Assistant U.S. Attorney Kris McLean said the defense was trying to "cleanse a dirty business" that was "very, very profitable for years." Prostitution "tears at the fabric of communities" and is a serious matter, he said.
The couple faced a maximum of five years in prison and a possible $250,000 fine on the prostitution charge and a maximum 20 years and possible $500,000 fine on the money laundering count. Cebull allowed the McFarlands to report to prison when they are assigned to a facility.
The investigation began in about March 2005, when a Holiday Inn manager called the police to report that hotel guests complained that they had been offered sexual services at the Far West Sauna, McLean said.
Woodward said the duration of the investigation over several years showed that the crime is not a law enforcement priority.
The case took a long time, Police Chief Rich St.
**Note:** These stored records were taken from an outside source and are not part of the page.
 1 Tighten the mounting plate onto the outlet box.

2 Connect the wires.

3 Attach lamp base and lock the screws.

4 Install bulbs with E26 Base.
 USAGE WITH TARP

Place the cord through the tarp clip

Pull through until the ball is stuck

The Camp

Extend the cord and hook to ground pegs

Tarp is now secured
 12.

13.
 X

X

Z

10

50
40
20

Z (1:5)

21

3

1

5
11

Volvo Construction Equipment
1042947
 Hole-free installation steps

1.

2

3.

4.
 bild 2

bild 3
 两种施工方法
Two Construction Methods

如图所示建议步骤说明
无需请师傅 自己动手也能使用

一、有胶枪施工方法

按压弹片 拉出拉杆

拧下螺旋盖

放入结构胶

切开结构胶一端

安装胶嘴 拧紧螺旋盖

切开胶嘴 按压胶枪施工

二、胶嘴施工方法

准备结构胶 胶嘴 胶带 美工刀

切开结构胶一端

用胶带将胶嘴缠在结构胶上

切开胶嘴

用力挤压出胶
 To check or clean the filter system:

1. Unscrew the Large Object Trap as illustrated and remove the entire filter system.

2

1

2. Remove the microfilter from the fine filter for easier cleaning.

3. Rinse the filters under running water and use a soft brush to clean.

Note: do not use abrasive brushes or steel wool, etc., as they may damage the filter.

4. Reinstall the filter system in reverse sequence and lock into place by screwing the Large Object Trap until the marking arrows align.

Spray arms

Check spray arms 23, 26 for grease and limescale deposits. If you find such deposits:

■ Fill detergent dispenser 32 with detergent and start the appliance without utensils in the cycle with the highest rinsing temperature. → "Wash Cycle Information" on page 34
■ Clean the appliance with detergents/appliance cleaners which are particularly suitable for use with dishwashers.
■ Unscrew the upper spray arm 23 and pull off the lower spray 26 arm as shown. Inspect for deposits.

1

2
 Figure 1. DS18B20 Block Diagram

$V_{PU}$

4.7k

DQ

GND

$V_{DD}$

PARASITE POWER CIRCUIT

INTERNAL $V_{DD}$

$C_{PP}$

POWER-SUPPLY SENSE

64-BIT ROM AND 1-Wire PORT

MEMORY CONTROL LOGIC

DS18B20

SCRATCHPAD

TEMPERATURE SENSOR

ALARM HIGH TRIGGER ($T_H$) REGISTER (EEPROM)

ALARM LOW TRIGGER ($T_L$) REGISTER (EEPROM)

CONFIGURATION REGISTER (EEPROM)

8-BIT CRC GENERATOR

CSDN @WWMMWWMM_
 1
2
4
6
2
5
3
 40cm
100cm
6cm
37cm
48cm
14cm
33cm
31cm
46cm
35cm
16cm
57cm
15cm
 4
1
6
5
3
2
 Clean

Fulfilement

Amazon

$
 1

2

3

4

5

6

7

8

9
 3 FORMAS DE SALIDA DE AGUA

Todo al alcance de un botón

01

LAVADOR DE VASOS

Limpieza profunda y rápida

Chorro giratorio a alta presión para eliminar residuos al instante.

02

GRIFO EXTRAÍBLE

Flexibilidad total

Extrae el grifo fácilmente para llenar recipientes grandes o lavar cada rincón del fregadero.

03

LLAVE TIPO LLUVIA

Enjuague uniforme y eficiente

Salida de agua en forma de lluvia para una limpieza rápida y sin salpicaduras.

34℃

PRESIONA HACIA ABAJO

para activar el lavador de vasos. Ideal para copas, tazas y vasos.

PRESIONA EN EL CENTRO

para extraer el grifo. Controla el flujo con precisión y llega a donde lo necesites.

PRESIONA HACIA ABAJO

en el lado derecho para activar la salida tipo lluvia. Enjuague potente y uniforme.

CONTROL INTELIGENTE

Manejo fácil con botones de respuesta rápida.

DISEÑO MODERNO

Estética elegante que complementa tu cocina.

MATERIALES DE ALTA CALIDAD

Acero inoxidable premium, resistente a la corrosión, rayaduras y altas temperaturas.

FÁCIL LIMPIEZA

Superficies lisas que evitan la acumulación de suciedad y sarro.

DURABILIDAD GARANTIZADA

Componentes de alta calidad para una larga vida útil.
John said, because investigations into prostitution, possible human trafficking and money laundering are difficult. Federal investigators helped make sure the investigation was thorough, he said.
The police chief acknowledged that sexual services continue to be offered at Asian spas and said the department investigates complaints.
In the McFarland case, police investigators set up surveillance and talked to customers of both spas, the prosecution said. The customers, or "johns", told investigators about paying for sexual services. Detectives also visited the spas and recorded conversations about the door fees and how much more money would be needed once inside the spa. On one occasion, a prostitute talked openly about charges for various sex acts.
On Sept. 17, 2010, federal officers searched both businesses. Officers also searched the McFarlands' home and seized business records and records and ledger sheets with the names of women and allocations of money.
Income-tax records also showed that the McFarlands' business, OnJona Corp., paid 35 women, almost all of whom came from Minnesota, from 2005 until the search warrants were served.